CHALLENGE — Set down, without any change, the stretch of the listing below from the line containing "Is the scattered" through the end of the listing.

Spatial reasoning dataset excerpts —
——

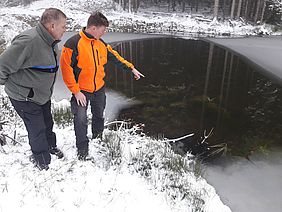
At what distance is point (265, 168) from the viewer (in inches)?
200

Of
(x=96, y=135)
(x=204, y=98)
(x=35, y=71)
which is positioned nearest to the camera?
(x=35, y=71)

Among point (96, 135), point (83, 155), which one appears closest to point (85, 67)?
point (83, 155)

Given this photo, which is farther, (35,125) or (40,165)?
(40,165)

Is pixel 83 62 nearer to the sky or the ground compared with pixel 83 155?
nearer to the sky

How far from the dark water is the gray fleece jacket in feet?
10.7

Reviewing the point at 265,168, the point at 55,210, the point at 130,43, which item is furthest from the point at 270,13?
the point at 55,210

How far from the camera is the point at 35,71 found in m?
3.00

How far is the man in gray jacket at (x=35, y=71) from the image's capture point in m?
2.83

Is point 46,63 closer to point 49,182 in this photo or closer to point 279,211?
point 49,182

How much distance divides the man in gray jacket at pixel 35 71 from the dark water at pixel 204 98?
311 centimetres

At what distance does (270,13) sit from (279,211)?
65.6ft

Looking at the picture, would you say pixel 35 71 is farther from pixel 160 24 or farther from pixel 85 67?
pixel 160 24

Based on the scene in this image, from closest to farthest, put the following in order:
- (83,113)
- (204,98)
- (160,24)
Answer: (83,113) → (204,98) → (160,24)

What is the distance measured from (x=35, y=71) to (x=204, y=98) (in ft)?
19.7
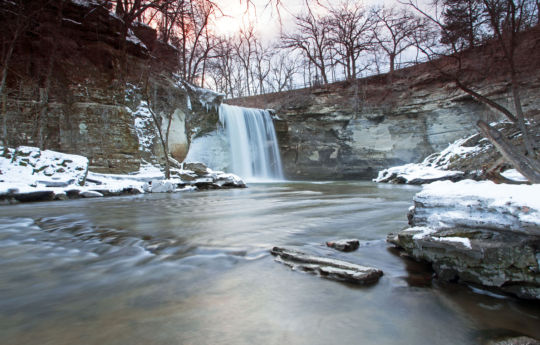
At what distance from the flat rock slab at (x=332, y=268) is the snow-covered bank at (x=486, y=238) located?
1.55ft

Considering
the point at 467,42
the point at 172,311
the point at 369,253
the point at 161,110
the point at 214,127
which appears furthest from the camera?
the point at 214,127

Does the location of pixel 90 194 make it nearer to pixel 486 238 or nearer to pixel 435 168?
pixel 486 238

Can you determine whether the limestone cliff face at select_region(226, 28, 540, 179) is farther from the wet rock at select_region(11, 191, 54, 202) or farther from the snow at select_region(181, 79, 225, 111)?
the wet rock at select_region(11, 191, 54, 202)

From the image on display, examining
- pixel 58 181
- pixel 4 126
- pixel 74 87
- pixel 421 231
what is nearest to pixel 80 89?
pixel 74 87

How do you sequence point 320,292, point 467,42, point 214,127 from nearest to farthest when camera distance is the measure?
point 320,292
point 467,42
point 214,127

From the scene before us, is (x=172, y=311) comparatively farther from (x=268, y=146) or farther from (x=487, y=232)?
(x=268, y=146)

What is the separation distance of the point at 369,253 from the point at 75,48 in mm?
14598

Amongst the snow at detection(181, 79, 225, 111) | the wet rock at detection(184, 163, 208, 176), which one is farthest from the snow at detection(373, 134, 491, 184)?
the snow at detection(181, 79, 225, 111)

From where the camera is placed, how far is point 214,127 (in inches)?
792

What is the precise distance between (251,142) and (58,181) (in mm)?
13652

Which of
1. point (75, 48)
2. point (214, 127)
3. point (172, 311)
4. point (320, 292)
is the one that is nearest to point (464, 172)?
point (320, 292)

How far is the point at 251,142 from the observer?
69.9 ft

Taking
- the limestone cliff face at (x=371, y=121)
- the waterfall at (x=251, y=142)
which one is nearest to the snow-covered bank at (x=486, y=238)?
the limestone cliff face at (x=371, y=121)

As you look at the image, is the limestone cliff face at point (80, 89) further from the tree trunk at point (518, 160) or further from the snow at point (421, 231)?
the tree trunk at point (518, 160)
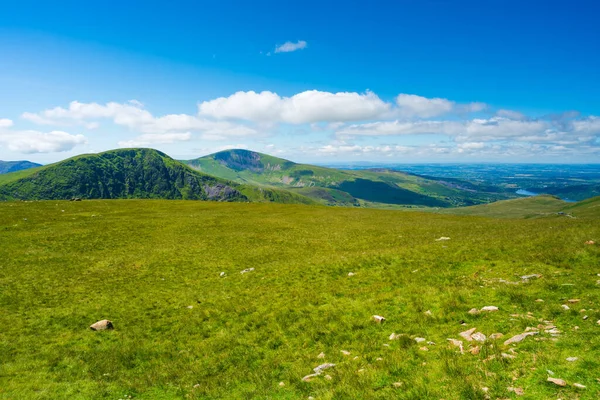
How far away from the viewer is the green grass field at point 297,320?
1048 cm

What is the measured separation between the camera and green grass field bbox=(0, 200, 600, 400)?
34.4 feet

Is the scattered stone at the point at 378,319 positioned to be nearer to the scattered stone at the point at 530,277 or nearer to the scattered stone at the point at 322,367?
the scattered stone at the point at 322,367

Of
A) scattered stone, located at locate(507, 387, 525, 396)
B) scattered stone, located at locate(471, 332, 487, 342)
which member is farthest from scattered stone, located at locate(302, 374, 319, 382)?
scattered stone, located at locate(471, 332, 487, 342)

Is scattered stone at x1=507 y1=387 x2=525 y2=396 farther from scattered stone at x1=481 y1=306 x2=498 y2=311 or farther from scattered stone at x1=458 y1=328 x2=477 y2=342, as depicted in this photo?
scattered stone at x1=481 y1=306 x2=498 y2=311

——

OUTPUT BELOW —
Is the scattered stone at the point at 378,319 positioned to be nearer to the scattered stone at the point at 530,277 or nearer to the scattered stone at the point at 322,367?
the scattered stone at the point at 322,367

Of
A) scattered stone, located at locate(507, 387, 525, 396)
B) scattered stone, located at locate(471, 332, 487, 342)
which member is farthest from scattered stone, located at locate(302, 374, 319, 382)?
scattered stone, located at locate(471, 332, 487, 342)

Is scattered stone at x1=507 y1=387 x2=525 y2=396 farther from scattered stone at x1=481 y1=306 x2=498 y2=311 or farther from scattered stone at x1=458 y1=328 x2=477 y2=342, as depicted in this photo?
scattered stone at x1=481 y1=306 x2=498 y2=311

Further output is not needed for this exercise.